Penulis: Ibriza Fasti Ifhami
Editor: Adi Suhendi
Laporan wartawan Tribunnews, Ibriza Fasti Ifhami
TRIBUNNEWS.COM, JAKARTA - Cawapres nomor urut 03, Mahfud MD buka suara terkait kontroversi pencalonan Gibran Rakabuming Raka sebagai Cawapres.
Hal itu disampaikan Mahfud MD saat Mahfud MD menghadiri acara 'Tabrak Prof', di Posbloc, Jakarta Pusat, Rabu (7/2/2024).
Mulanya, seorang warga pria yang mengaku alumni Pondok Pesantren Gontor sekaligus pendukung Mahfud MD, Erga, mengajukan pertanyaan kepada eks Menko Polhukam itu.
Erga menanyakan soal adanya dua pelanggaran etik terkait pencalonan Gibran sebagai cawapres pendamping Prabowo Subianto.
Baca juga: Mahfud Kritik Kondisi KPK Kini: UU Diubah Jadi Tak Independen, Seleksi Pimpinan Kolutif
Yakni, Putusan Majelis Kehormatan Mahakamah Konstitusi (MKMK) terhadap paman Gibran, Anwar Usman dan Putusan Dewan Kehormatan Penyelenggara Pemilu (DKPP) terhadap Ketua KPU Hasyim Asyari beserta keenam anggotanya.
Kemudian, ia menanyakan kepada Mahfud mengenai posibilitas Gibran didiskualifikasi dari kontestasi Pilpres 2024 imbas sejumlah pelanggaran etik tersebut.
"Apakah Gibran bisa didiskualifikasi?" tanya Erga kepada Mahfud.
Merespons pertanyaan Erga, mantan Ketua MK itu menjelaskan, hukum memiliki dua tingkatan.
Baca juga: Ganjar-Mahfud: Mau Menang Satu Putaran Jangan Seperti Kejar Setoran, Singgung Kasus Gus Mudhlor
Pertama adalah sumber hukum yang meliputi moral, etika, dan agama.
Kedua adalah hukum formal yang sudah tertuang di dalam undang-undang (UU).

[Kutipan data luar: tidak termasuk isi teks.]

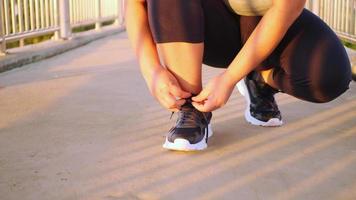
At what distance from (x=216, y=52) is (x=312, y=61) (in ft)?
1.04

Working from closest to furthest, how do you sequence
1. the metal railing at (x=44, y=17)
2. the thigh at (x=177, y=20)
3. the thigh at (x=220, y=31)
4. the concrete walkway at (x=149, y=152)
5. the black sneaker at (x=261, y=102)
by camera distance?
the concrete walkway at (x=149, y=152), the thigh at (x=177, y=20), the thigh at (x=220, y=31), the black sneaker at (x=261, y=102), the metal railing at (x=44, y=17)

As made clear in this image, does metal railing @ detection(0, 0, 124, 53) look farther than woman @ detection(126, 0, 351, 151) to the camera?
Yes

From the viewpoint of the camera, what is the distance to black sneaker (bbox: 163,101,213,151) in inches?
65.6

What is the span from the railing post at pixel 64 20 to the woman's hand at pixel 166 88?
11.4 ft

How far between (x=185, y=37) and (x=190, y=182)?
1.43 feet

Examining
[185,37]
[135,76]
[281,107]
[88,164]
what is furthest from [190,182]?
[135,76]

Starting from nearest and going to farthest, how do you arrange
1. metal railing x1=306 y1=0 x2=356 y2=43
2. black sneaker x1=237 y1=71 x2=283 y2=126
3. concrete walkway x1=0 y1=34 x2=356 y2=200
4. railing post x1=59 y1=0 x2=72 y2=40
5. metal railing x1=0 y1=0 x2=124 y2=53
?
1. concrete walkway x1=0 y1=34 x2=356 y2=200
2. black sneaker x1=237 y1=71 x2=283 y2=126
3. metal railing x1=306 y1=0 x2=356 y2=43
4. metal railing x1=0 y1=0 x2=124 y2=53
5. railing post x1=59 y1=0 x2=72 y2=40

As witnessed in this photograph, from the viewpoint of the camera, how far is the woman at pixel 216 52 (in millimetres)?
1527

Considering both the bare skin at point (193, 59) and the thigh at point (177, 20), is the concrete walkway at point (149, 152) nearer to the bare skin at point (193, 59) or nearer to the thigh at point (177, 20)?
the bare skin at point (193, 59)

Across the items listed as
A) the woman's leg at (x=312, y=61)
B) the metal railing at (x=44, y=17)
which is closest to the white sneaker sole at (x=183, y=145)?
the woman's leg at (x=312, y=61)

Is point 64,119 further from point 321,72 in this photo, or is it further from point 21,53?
point 21,53

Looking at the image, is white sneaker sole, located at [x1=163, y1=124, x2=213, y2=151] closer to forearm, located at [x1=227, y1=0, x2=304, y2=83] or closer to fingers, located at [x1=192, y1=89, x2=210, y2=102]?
fingers, located at [x1=192, y1=89, x2=210, y2=102]

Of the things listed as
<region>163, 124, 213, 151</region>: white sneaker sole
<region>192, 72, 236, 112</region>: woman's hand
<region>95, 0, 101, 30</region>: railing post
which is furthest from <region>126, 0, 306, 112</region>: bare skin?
<region>95, 0, 101, 30</region>: railing post

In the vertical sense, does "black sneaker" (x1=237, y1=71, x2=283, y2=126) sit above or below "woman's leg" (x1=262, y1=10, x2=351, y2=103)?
below
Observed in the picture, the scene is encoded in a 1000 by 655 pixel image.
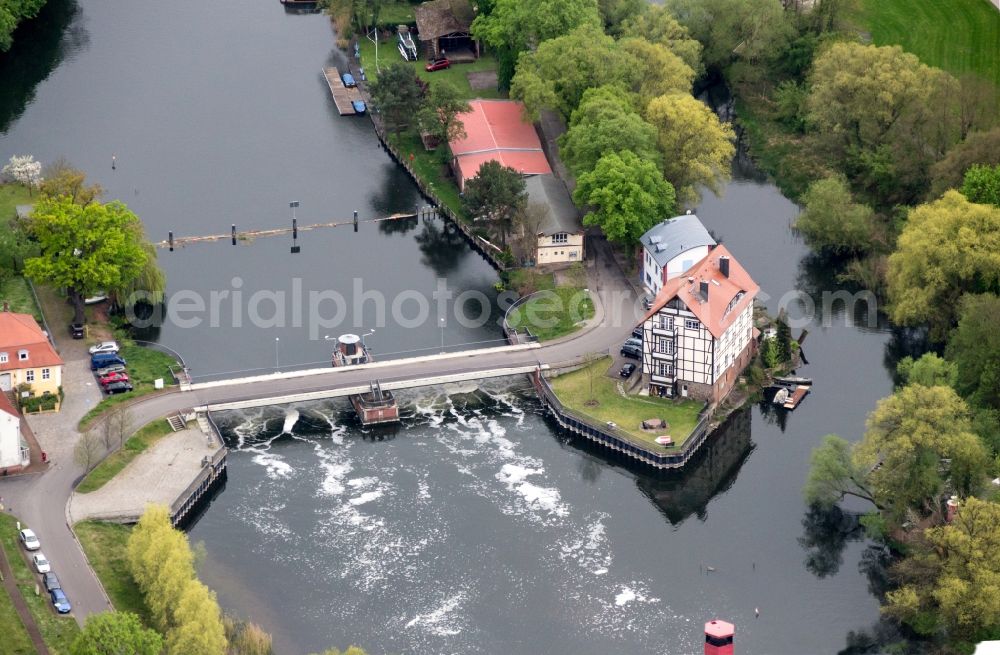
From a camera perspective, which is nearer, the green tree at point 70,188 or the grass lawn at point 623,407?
the grass lawn at point 623,407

"Kasus Gibran secara hukum tertulis (fomal) itu sudah selesai, bahwa dia sah menjadi calon. Tapi karena di atasnya ada moral dan etika, maka ada hukumannya dua," jelas Mahfud.
Mahfud menjelaskan, hukuman pertama, yakni diberikan kepada oknum.
Dalam hal ini, MKMK kepada Anwar Usman dan DKPP kepada Ketua KPU Hasyim Asyari beserta keenam anggotanya.
"DKPP itu hukumannya sanski administratif, bisa diberhentikan juga Ketua KPU-nya, seperti halnya diberhentikan Ketua MK-nya (Anwar Usman)," kata Mahfud.
Sementara itu, terkait hukuman moral, Mahfud menjelaskan, hal itu dapat berupa pengucilan sosial dan cibiran masyarakat yang akan terus terjadi kepada orang yang melakukan pelanggaran itu, dalam hal ini Gibran.
"Okelah hukum formal tidak mencakup (Gibran). Tapi kalau setiap orang mengatakan 'eh, ini anak haram konstitusi' itu kan hukuman sosial di tengah masyarakat. 'Eh Anda enggak sah. Eh Anda karena pertolongan uncle, paman. Eh karena Anda ini merakayasa hukum'," kata Mahfud.
"Itu adalah cibiran masyarakat yang tidak akan pernah hilang seumur hidupnya," ucanya.